SUPPLIED PASSAGE:
--- START ---

# 2 Heatmats 1 thermostat



## tortz (Nov 25, 2007)

I think i know the answer already, but just wanted to check with you guys

Can i run 2 identical heat mats from one thermostat? the only difference is the size of the vivariums there going into.

Boths viv will be set up with thermometers, to double check everything

many thanks


----------



## Lotus Nut (Jan 7, 2008)

Yep they will be fine no problem providing combined wattage is within load capability of stat.


----------



## tortz (Nov 25, 2007)

cheers lotusnut,

Just wanted to confirm what what i thought


----------



## cubeykc (Aug 8, 2008)

yep i run 3of mine


----------



## bEnNy THE BeArDeD (Sep 15, 2008)

thats fine


----------



## reptiles-ink (Nov 4, 2006)

if the viv's are different sizes then you wont get the same temps in each.
if you put the probe in the bigger viv the small 1 will over heat.
if it's in the small 1 the big 1 will be too cold.
you need another stat.


----------



## tortz (Nov 25, 2007)

I'll be using identical heat mats, and only wanting to heat the area directly above the mat. I would have thought that this would work fine??

As the heat mat is not going to be heating the whole tank or raising any ambient temps, only the hides that are directly above them.

Would anyone else like to comment ?


----------



## steved (Feb 2, 2008)

You could, but the problem is there will only be one probe.


----------



## tortz (Nov 25, 2007)

one probe placed on either of the mats, from the stat

Then both mats will have a digital thermometer on them, to check and measure the temps are correct and constant


----------



## Janine00 (Sep 20, 2008)

What happens if one of the mats in the viv without the stat probe has a problem and the mat overheats??...... Cooked inhabitant??..... :blush: Just a thought.... J


----------



## tortz (Nov 25, 2007)

both heat mats will be run through the same stat!

So when the correct temp is reached they both turn on/off


----------



## fixitsan (Apr 15, 2008)

newtort said:


> both heat mats will be run through the same stat!
> 
> So when the correct temp is reached they both turn on/off


That's only true oif the temperature in boith vivs are identicval before the stat turns off.
Mats are created slightly differently, one viv will have slightly more cooling than the other. there will be different volumes in air in them if they are anything else but identical vivs, and so on.

Only one viv can be said to have proper temperature control in this case, and for the viv without the probe yoiu may as well shove it up against a warm central heating radiator for all the _control _over heat you will be giving to it.

The only time it is sensible to run several mats from one controller is when all the mats are in the same viv. Just relying on thermometers does you no good unless you monitor them personally all the time, because thermometers can't kill the power when one mat fails, ora fuse blows.

If the fuse to the controlled mat fails the controller turns up the output to it's maximum to try to get some heat into that viv. If you have another mat in circuit with that controller then it will get all the heat and the probe won't feel any of it. The result here is that one viv goes cold and the other cooks.

If you have one controller failure you lose both pets, but instead if you have two controllers and one fails then only one animal suffers, not both.


----------



## tortz (Nov 25, 2007)

fixitsan.

--- END ---

QUESTIONS:
**A)** List every username that appears in a post header in the heat-mat thread, each one once.
**B)** Take the heat-mat thread further, starting right after its last line, "fixitsan."

SOURCE MATERIAL:
--- START ---

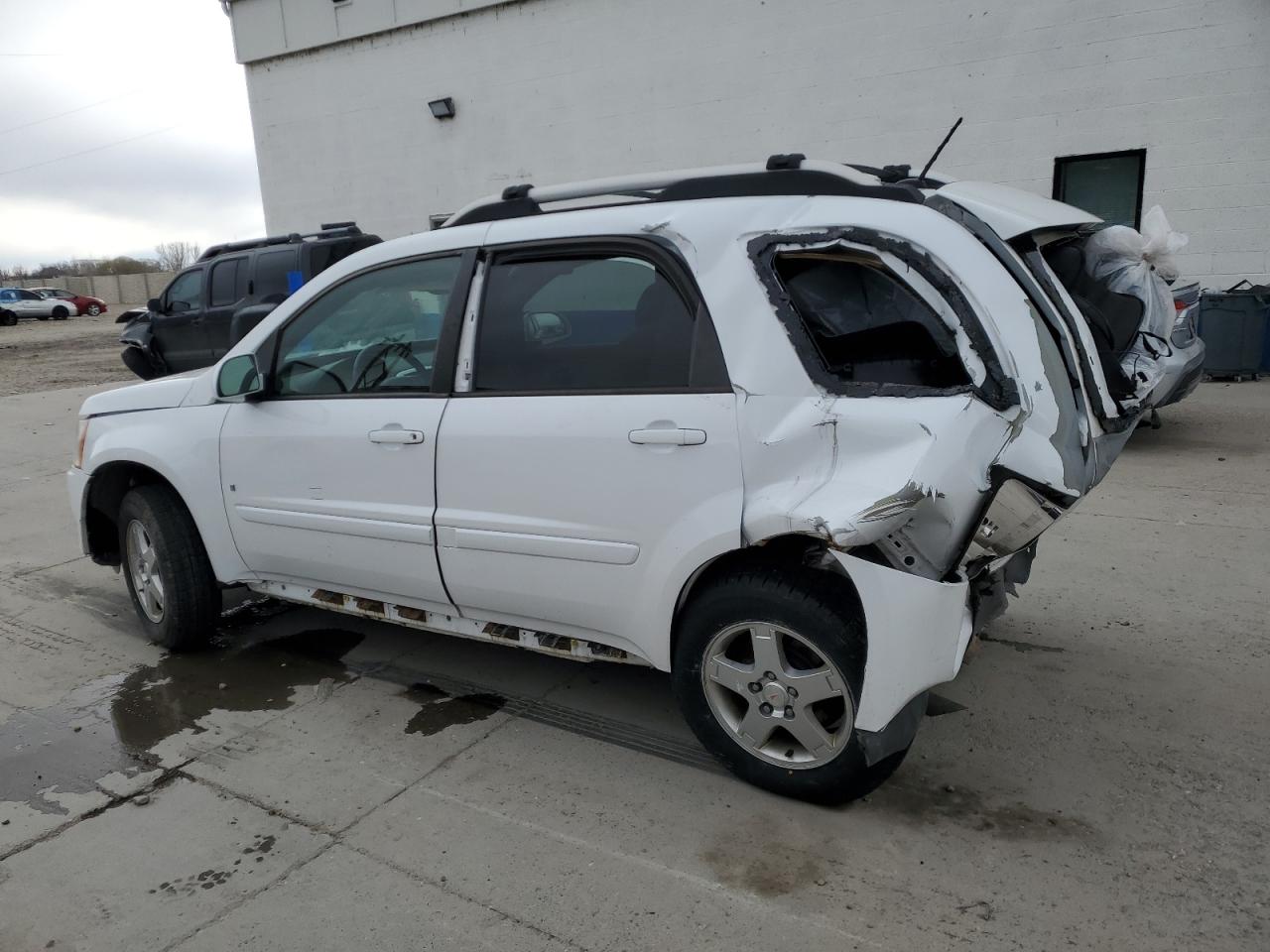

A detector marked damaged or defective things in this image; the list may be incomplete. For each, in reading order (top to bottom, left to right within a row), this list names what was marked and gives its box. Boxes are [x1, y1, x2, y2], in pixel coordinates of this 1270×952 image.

damaged sedan [66, 158, 1183, 801]
broken rear window [774, 251, 972, 393]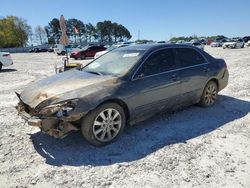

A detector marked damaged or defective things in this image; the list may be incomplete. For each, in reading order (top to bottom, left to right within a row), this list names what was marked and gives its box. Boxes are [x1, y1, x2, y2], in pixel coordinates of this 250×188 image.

dented hood [20, 69, 116, 108]
damaged honda accord [16, 43, 229, 145]
front bumper damage [15, 96, 79, 137]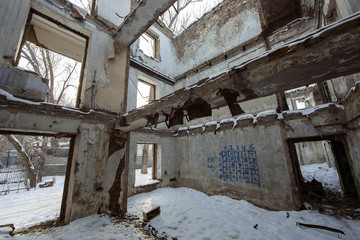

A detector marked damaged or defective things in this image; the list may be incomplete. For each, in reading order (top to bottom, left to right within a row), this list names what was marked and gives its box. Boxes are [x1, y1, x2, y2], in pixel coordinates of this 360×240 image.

--- END ---

ANSWERS:
**A)**
tortz
Lotus Nut
cubeykc
bEnNy THE BeArDeD
reptiles-ink
steved
Janine00
fixitsan

**B)**
I'll be using digital thermostats with built in alarms, and dual zone thermometers in each viv also with built in alarms.

I will carry spare heats mats, and also a spare thermostat, just in case anything does go wrong. (i always make sure i have a spare electrical items that im using for any pets)

I will test out the two vivs in question for atleast a week solid, to ensure that the correct temps are being reached and maintained.


----------



## fixitsan (Apr 15, 2008)

newtort said:


> fixitsan.
> 
> I'll be using digital thermostats with built in alarms, and dual zone thermometers in each viv also with built in alarms.
> 
> ...



Good to hear !

But i can't help wondering why, if you have all that spare equipment, you don't just put one controller and probe and mat in each individual viv , it's no good on the shelf !


----------



## tortz (Nov 25, 2007)

I know what you mean!

They will only be used if needed, if something fails i will have an instant backup that i can switch over to. And if i used them all seperate i would just end up going out and buying more to use as a back up, and they would end up being stored in the cupboard instead.

I hope this makes sense, and you dont think im trying to cut corners or save money?? 

I believe the way that im going to set them all up, i will be able to monitor two vivs, (nothing live inside) over a period of time, to ensure that the correct levels are being maintained.

If due to the different sized vivs this is not possible, or too much fluctuations. I will scrap the idea's and use seperate items.


----------



## chris_wade (May 23, 2006)

i used to run 3 off one stat, as long as the max wattage isnt exceeded


----------



## fixitsan (Apr 15, 2008)

newtort said:


> I know what you mean!
> 
> They will only be used if needed, if something fails i will have an instant backup that i can switch over to. And if i used them all seperate i would just end up going out and buying more to use as a back up, and they would end up being stored in the cupboard instead.
> 
> ...



I know what you mean but considering that you were going to run two vivs from one controller you could probably still do that if you had to, in an emergency for a short period of time. 

Don't think I'm trying to criticise you, my mind just works a bit too logically sometimes !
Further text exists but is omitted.